We enclose also a picture of a 5 mm juvenile specimen (pic 3: depth 17m, Mawali Wreck, 28-Sept-2007) Could this be a juvenile of H.sagamiensis?
Thank you for your help once again.
Francis & Pirjo
Pellet, F. & P., 2007 (Oct 17) Hypselodoris sagamiensis from Indonesia. [Message in] Sea Slug Forum. Australian Museum, Sydney. Available from http://www.seaslugforum.net/find/20976
Dear Francis & Pirjo,
This is a nice find. Yes I agree its H. sagamiensis which is very interesting because it provides a link between what we thought was the "home range" of this species in the Sino-Japanese region of the north Pacific and the large populations Gary Cobb [#19421] has reported from southern Queensland in eastern Australia. It looks like this species, rather than being endemic to the north-eastern Pacific has a wider distribution at least in the tropical western Pacific. As I discuss in Gary Cobb's message, this has an interesting similarity to the way the distribution of H. maritima , which was initially considered a Japanese endemic, was extended firstly to eastern Australia and then the intervening region was gradually filled in.
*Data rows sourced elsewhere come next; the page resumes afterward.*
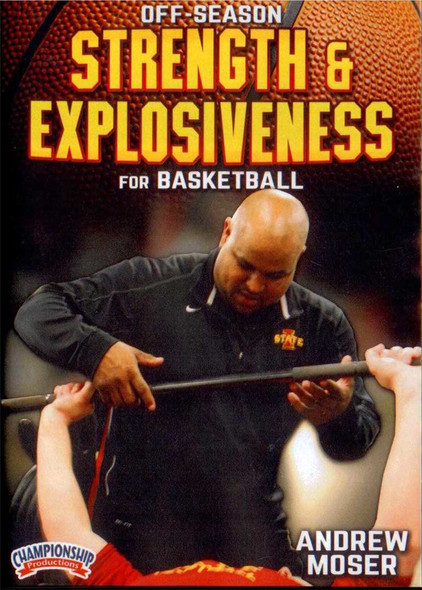 Off-season Strength & Explosiveness by Andrew Moser Instructional Basketball Coaching Video
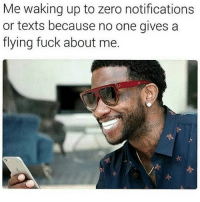 Who can relate? 📱😩💯 WSHH: Me waking up to zero notifications  or texts because no one givesa  flying fuck about me. Who can relate? 📱😩💯 WSHH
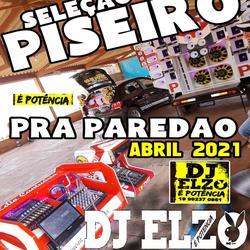 CD PISEIRO PISADINHA ABRIL 2021 DJ ELZO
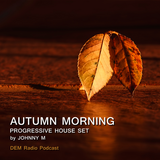 Autumn Morning | Deep Progressive House | DEM Radio Podcast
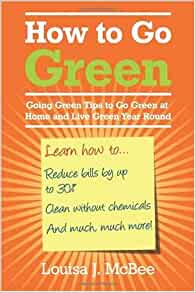 How To Go Green Going Green Tips To Go Green At Home And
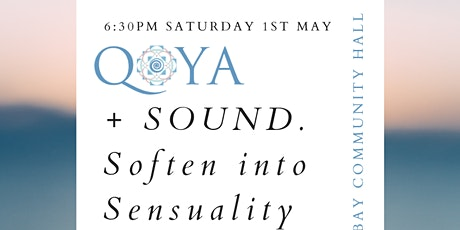 QOYA Movement + Sound. 'Soften into Sensuality' tickets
Concerning the juvenile. With the usual hesitation in identifying juveniles, I am pretty sure this is also H. maritima.
Thanks also for the sponge photo. Dark coloured sponges are always a problem to interpret from photos as much of the detail is lost in the shadows. It certainly could be a species of Euryspongia but I can't be sure. While concentrating on the detail, I almost missed the whitish mass on the right side of your feeding photo. As you can see in the close-up, it is the fibrous skeleton of a dysideid sponge - probably the same as the one the Hypselodoris is eating. Although I can't be sure, it seems reasonable to assume that this slug has eaten the first bit and has now moved on to the next bit - they may both be parts of the same colony. I think we can make a tentative determination that this species feeds on a dysideid sponge, possibly Euryspongia sp. This is the first indication we have of the feeding choice of this species.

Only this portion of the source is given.